Car il est question ici d’un ancien lycée qui a été transformé par les Khmers rouges en centre de détention, de torture et d’exécution entre 1975 et 1979. Le lycée avait alors comme nom secret prison de Sécurité 21 ou S-21. Les Khmers rouges enfermaient ici tous les opposants supposés au régime, sur n’importe quel motif. Les personnes enfermées étaient aussi bien des jeunes que des personnes plus âgées. Il y avait des femmes, des enfants, et parfois des familles entières (bébés y compris) d’ouvriers, d’intellectuels, de ministres et de diplomates cambodgiens, mais aussi des étrangers. Le simple fait de porter des lunettes (y compris pour les enfants) était suffisant pour être considéré comme intellectuel et donc « à exterminer ».

La page wikipédia dédiée vous en dira plus sur cet endroit.

Je ne souhaite partager ici que mes émotions, notées à vif et à peine retravaillées depuis…

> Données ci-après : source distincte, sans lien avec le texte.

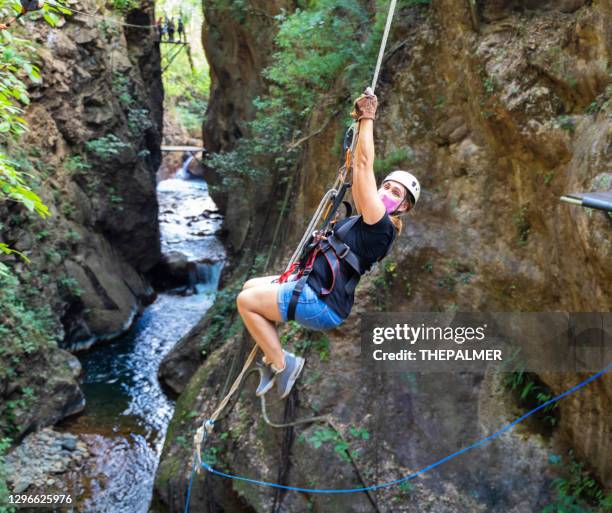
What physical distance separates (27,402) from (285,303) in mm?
6501

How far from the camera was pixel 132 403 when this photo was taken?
992 cm

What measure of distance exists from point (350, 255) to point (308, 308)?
0.41 m

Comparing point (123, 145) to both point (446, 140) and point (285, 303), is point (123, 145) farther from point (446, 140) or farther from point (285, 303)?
point (285, 303)

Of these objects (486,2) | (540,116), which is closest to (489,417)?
(540,116)

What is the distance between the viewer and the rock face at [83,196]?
8992mm

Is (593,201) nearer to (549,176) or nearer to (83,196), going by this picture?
(549,176)

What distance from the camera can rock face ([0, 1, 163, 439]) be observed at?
8992 mm

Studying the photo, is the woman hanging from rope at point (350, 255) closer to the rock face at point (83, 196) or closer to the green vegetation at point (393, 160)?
the green vegetation at point (393, 160)

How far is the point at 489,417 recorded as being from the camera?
523 centimetres

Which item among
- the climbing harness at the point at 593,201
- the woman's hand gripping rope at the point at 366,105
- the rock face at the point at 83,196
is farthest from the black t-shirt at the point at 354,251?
the rock face at the point at 83,196

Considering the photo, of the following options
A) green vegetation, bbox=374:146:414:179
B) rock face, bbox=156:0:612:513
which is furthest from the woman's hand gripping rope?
green vegetation, bbox=374:146:414:179

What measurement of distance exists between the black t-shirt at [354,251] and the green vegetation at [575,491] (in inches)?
108

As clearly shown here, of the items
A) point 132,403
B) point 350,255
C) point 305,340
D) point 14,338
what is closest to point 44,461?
point 14,338

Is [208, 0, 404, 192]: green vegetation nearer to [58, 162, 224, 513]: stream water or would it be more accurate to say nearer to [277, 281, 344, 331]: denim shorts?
[277, 281, 344, 331]: denim shorts
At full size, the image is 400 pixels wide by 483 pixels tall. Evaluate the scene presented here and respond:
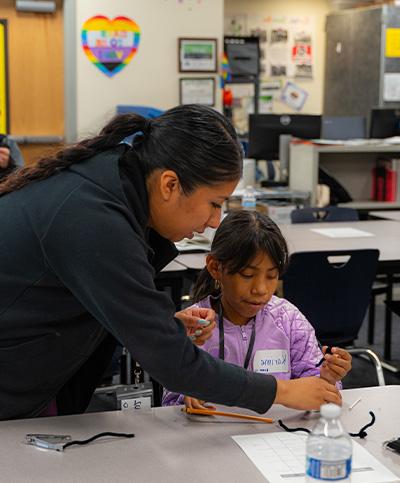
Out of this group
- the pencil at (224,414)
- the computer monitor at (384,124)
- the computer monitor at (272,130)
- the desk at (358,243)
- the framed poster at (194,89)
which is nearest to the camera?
the pencil at (224,414)

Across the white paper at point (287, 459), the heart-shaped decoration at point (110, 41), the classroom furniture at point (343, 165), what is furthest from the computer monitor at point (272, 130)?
the white paper at point (287, 459)

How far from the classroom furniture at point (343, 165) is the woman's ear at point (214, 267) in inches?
129

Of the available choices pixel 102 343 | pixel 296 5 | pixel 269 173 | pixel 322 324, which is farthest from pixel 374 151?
pixel 102 343

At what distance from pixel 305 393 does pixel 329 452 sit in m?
0.35

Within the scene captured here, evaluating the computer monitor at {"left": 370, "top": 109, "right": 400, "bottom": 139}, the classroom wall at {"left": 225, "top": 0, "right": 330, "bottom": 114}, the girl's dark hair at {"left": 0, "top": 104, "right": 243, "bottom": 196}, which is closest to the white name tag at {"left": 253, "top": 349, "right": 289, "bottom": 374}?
the girl's dark hair at {"left": 0, "top": 104, "right": 243, "bottom": 196}

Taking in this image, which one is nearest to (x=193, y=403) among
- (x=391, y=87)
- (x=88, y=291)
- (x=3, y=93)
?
(x=88, y=291)

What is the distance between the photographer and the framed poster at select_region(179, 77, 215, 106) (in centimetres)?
694

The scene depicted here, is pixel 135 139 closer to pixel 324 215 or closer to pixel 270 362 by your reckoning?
pixel 270 362

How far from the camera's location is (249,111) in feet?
27.2

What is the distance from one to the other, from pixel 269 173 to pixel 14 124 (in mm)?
2284

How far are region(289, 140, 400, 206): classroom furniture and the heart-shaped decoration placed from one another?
75.8 inches

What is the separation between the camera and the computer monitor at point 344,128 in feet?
22.5

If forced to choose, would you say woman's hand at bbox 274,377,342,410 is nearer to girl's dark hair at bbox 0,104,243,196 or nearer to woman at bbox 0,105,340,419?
woman at bbox 0,105,340,419

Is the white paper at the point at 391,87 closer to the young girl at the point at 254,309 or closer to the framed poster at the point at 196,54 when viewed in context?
the framed poster at the point at 196,54
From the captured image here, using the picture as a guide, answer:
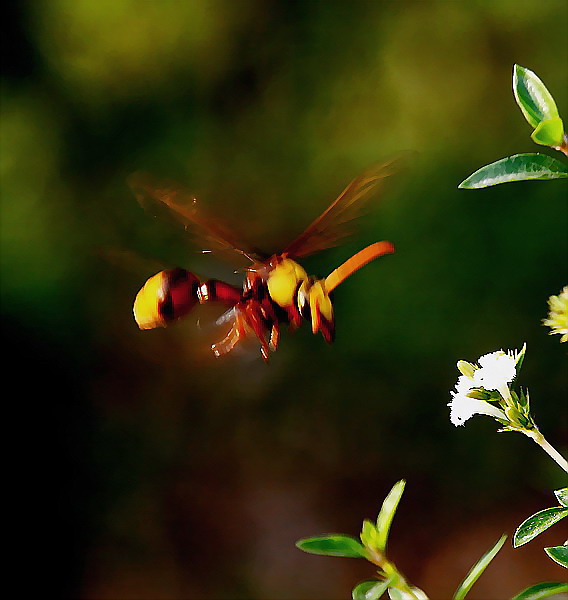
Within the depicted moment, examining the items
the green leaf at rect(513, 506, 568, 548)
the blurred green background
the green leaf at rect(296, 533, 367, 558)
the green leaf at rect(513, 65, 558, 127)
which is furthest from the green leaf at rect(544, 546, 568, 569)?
the blurred green background

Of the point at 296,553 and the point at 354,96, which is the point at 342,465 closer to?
the point at 296,553

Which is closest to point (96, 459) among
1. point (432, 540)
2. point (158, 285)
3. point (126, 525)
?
point (126, 525)

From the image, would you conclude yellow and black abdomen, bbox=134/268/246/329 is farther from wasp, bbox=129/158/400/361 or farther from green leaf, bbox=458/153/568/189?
green leaf, bbox=458/153/568/189

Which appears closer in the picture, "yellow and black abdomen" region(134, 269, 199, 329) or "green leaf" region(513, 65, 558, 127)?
"green leaf" region(513, 65, 558, 127)

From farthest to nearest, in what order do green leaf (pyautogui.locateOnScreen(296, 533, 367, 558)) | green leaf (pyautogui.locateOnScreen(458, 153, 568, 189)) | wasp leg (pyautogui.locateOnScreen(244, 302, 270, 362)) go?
wasp leg (pyautogui.locateOnScreen(244, 302, 270, 362))
green leaf (pyautogui.locateOnScreen(296, 533, 367, 558))
green leaf (pyautogui.locateOnScreen(458, 153, 568, 189))

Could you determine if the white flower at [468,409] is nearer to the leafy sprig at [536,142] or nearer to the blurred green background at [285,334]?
the leafy sprig at [536,142]

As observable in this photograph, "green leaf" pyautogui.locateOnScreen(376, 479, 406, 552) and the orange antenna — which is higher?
the orange antenna

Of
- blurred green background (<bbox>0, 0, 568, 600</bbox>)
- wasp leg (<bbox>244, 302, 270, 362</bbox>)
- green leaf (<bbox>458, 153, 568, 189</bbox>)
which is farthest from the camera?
blurred green background (<bbox>0, 0, 568, 600</bbox>)

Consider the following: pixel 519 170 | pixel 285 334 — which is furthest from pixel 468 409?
pixel 285 334
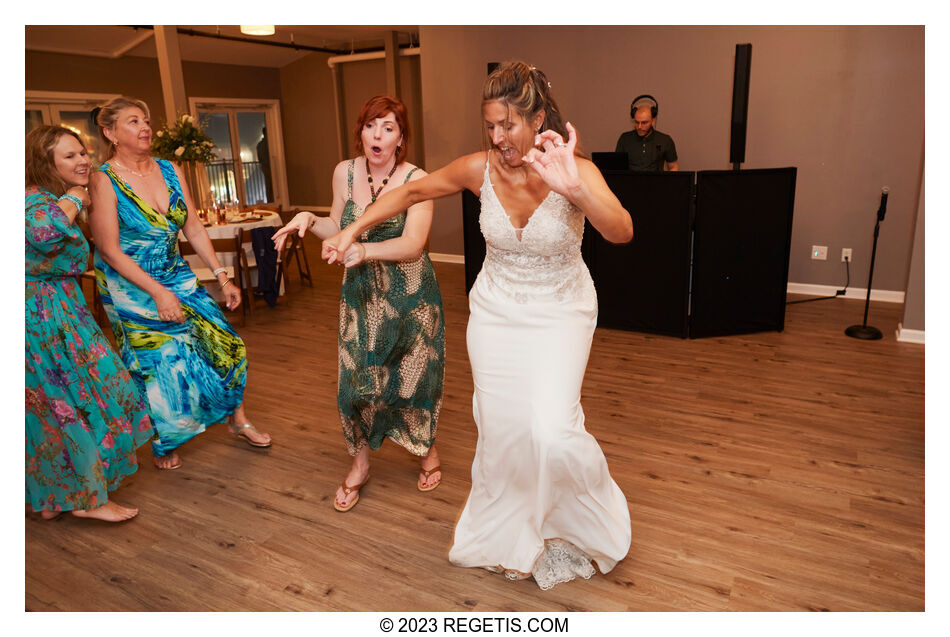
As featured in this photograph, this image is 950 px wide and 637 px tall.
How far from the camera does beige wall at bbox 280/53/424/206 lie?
11633 millimetres

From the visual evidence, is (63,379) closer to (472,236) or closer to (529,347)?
(529,347)

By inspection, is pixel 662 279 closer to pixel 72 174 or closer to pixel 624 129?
pixel 624 129

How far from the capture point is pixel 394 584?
2324 mm

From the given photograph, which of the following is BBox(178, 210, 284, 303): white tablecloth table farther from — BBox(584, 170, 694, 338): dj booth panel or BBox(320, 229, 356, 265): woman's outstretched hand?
BBox(320, 229, 356, 265): woman's outstretched hand

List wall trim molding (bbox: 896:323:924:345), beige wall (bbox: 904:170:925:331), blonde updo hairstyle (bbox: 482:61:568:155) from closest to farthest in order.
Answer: blonde updo hairstyle (bbox: 482:61:568:155) → beige wall (bbox: 904:170:925:331) → wall trim molding (bbox: 896:323:924:345)

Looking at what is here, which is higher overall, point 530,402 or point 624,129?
point 624,129

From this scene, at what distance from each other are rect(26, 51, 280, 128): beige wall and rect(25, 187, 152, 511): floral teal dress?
27.1 ft

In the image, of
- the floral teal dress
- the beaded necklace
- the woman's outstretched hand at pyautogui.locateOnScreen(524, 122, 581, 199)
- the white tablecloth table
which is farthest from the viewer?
the white tablecloth table

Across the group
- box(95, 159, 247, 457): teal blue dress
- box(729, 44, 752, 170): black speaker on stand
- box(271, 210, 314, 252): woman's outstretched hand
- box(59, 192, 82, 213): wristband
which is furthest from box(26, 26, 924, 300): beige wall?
box(59, 192, 82, 213): wristband

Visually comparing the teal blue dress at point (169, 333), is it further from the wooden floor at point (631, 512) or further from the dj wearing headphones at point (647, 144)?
the dj wearing headphones at point (647, 144)

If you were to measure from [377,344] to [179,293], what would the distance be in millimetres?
975

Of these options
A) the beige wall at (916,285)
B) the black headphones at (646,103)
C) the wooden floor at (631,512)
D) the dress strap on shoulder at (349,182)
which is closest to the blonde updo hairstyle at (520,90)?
the dress strap on shoulder at (349,182)

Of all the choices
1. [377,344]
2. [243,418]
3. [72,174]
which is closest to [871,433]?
[377,344]

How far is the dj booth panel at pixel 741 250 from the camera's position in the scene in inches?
189
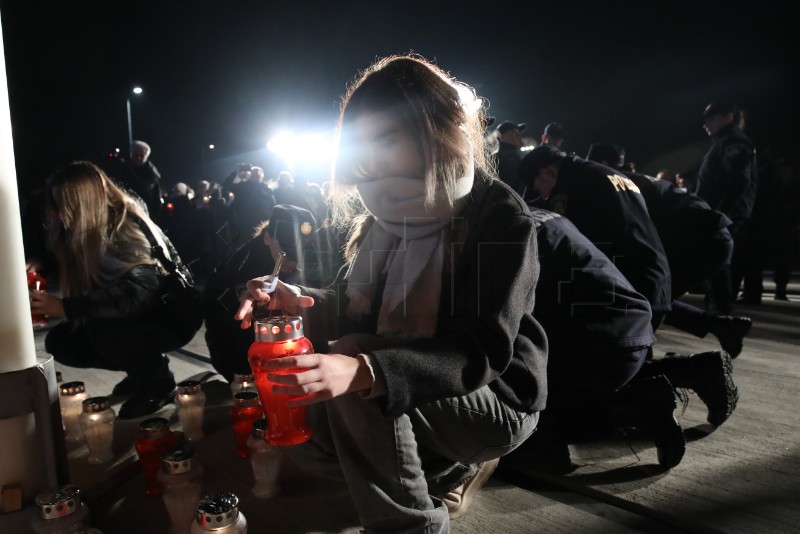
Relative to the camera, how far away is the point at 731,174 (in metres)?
4.73

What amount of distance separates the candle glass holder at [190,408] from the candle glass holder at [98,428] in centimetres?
28

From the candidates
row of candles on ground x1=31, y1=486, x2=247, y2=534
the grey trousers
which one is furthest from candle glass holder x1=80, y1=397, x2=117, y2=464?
the grey trousers

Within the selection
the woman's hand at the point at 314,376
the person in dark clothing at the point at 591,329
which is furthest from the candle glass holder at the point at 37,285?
the person in dark clothing at the point at 591,329

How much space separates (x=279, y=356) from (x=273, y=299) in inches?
15.7

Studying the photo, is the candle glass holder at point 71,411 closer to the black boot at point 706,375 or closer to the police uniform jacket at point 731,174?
the black boot at point 706,375

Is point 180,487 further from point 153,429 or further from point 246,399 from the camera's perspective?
point 246,399

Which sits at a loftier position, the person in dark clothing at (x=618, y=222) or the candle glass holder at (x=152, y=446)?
the person in dark clothing at (x=618, y=222)

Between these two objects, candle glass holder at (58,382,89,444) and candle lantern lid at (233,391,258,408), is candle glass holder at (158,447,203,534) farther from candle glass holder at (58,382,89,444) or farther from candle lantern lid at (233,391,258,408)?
candle glass holder at (58,382,89,444)

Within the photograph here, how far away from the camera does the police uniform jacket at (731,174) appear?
15.4 feet

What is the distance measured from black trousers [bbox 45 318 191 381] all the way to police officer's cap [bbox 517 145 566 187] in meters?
2.19

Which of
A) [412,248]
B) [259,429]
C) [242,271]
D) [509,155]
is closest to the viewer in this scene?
[412,248]

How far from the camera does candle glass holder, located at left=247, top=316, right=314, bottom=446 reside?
3.89ft

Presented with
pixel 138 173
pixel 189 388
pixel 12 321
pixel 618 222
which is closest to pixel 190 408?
pixel 189 388

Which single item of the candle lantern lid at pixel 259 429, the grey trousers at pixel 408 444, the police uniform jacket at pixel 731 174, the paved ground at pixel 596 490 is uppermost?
the police uniform jacket at pixel 731 174
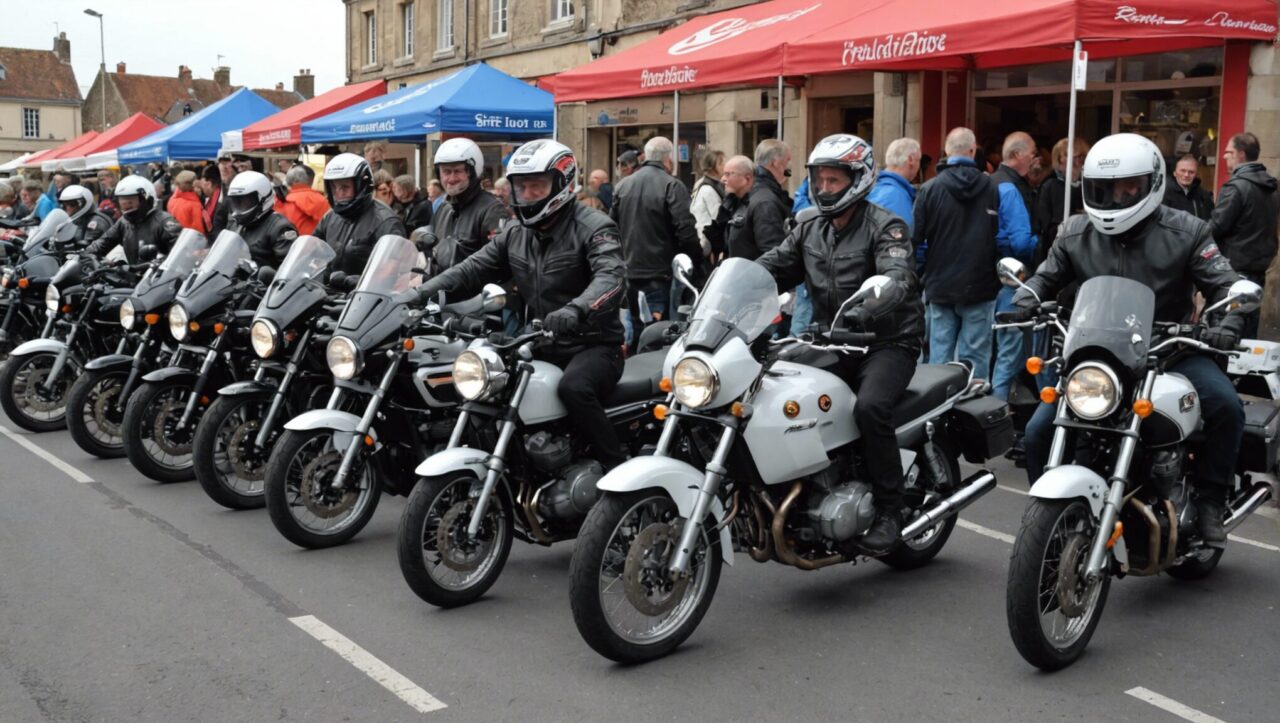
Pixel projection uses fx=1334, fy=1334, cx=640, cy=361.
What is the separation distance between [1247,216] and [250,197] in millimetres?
6732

Des photos, beaucoup. De (tous?) les détenus passés par là, répertoriés, minutieusement. Leurs grands yeux me hantent. Pour longtemps encore. Surprise, effroi, fatigue. Souffrance déjà pour certains. Arrivés ici par surprise, beaucoup ne savaient pas ce qui les attendaient. Certains sourient même sur ces preuves du décompte administratif de l’horreur.

Et les photos de l’horreur justement. Notamment deux, où l’on voit les prisonniers au crâne défoncé. Au delà de l’horreur. Au delà de ce qui peut être dit, et peut-être vu.

Puis les témoignages de trois des sept survivants.
Et les peintures qui illustrent plus d’horreur encore.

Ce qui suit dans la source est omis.